Doug Parrish, department chair of Industrial and Technical Trades at Edgecombe Community College, is leading a guitar-making project at ECC designed to teach STEM skills.

Edgecombe Community College will offer students a guitar-making workshop this fall to teach diverse subjects from physics to electronics.

The workshop will focus on STEM (science, technology, engineering, and mathematics) skills, but it’s the “coolness” factor that will likely attract students to the pilot project.

“The students will have a tangible learning experience to emphasize what they’re learning in class,” says Doug Parrish, department chair of Industrial and Technical Trades. “They’ll learn about physics, carpentry, painting and refinishing, and electronics, and be able to walk away with a really cool project.”

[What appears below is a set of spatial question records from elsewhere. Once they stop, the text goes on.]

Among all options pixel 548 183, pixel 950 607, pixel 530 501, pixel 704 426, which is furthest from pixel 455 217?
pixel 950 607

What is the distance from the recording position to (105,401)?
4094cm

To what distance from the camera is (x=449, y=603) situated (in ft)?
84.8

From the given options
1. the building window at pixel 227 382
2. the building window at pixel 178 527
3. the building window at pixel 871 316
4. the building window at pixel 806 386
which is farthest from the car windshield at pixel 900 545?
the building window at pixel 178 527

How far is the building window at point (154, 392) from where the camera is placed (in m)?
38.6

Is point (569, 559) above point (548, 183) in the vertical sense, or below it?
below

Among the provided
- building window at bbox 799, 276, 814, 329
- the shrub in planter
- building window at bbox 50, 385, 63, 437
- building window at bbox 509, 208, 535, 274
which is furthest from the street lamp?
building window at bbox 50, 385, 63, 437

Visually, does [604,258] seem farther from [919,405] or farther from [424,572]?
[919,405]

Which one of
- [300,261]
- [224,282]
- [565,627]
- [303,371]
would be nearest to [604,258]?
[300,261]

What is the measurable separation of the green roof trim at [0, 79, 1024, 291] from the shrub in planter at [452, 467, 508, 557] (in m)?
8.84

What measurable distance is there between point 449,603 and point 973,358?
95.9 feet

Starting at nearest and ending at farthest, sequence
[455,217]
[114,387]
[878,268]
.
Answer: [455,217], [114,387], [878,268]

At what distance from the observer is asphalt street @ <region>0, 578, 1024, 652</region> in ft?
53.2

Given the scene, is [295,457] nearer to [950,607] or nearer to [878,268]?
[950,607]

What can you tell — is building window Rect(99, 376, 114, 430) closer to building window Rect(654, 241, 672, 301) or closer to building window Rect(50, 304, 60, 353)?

Parrish spent a week in July at the Guitar Building Institute held at Johnston Community College. Part of the National STEM Guitar Project, the institutes are designed to energize and inspire STEM instructors.

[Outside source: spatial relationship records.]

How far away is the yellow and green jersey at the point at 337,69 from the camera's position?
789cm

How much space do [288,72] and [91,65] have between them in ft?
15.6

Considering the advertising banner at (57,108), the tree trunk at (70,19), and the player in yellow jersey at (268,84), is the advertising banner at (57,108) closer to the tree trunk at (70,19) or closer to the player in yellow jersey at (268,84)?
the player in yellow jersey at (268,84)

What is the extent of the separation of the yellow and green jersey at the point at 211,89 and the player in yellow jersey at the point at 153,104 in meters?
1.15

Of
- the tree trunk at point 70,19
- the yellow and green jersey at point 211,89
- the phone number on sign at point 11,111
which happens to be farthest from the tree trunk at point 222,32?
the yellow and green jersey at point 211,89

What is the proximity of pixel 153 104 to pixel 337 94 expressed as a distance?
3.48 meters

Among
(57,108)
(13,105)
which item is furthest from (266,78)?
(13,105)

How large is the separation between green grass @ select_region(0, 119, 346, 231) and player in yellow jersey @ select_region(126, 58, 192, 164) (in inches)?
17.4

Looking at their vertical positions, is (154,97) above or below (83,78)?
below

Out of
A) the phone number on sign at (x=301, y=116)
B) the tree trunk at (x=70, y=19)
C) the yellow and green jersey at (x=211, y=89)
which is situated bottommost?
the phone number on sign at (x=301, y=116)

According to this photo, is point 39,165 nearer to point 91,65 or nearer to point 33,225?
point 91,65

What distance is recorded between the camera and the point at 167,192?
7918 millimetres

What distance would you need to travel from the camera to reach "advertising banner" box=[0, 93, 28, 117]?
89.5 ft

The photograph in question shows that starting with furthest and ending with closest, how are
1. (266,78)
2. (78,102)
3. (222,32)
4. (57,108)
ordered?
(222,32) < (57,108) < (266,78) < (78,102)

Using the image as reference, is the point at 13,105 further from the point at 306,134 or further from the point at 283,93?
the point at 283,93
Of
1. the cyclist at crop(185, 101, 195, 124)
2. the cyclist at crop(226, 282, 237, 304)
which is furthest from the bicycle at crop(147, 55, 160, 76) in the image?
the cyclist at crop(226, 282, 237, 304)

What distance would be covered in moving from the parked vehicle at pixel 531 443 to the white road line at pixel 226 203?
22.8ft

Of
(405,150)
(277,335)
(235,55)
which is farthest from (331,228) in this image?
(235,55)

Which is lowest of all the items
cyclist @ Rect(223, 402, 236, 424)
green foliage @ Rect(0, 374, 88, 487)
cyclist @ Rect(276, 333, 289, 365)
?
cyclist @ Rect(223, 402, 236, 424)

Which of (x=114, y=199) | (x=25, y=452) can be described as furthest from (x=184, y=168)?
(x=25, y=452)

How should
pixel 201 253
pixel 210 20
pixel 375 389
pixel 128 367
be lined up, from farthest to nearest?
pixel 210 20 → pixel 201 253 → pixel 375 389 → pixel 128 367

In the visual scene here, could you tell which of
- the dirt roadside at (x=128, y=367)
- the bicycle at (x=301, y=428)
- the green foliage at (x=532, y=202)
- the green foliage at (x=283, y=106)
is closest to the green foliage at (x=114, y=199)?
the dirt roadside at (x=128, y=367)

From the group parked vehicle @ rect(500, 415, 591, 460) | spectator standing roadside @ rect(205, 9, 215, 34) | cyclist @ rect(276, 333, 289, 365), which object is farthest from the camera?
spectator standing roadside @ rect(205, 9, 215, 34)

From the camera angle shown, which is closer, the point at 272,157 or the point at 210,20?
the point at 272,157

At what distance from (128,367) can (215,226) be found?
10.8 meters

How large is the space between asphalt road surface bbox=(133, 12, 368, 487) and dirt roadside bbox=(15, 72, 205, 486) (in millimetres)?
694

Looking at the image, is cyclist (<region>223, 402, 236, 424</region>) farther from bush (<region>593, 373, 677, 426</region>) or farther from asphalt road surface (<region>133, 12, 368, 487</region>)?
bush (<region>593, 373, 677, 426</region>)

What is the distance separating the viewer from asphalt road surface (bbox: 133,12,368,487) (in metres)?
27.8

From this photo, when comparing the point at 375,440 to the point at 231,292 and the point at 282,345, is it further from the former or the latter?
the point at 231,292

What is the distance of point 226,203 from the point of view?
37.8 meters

During the week, instructors showed community college and public school officials how to implement the program at their institutions.

“Many students believe that STEM classes are difficult and don’t apply to them,” Parrish says. “It’s a struggle to overcome that preconceived notion. With this project, we mix all those subjects and combine them with the arts.”

Parrish says he’s made guitars in the past, and he’s enthusiastic about the possible applications at Edgecombe Community College.

The project will be linked to the College’s manufacturing curriculum, but students will discuss other topics as well – from the different reactions of the strings to how paints respond to different woods.

Within the month, ECC instructors in physics, facility maintenance, and information technology will invite about a dozen of their students to participate in the pilot program. They’ll meet as a club in the afternoons, and the group will be affiliated with the SkillsUSA program for career and technical education students.

“Hopefully, we can implement a class in the spring,” Parrish adds.

Even if the student doesn’t turn out to be the next Les Paul or Leo Fender, he or she might walk away with a working knowledge of algebra, electronics, carpentry, and even chemistry.

And possibly an axe to channel their inner Eric Clapton or Chuck Berry.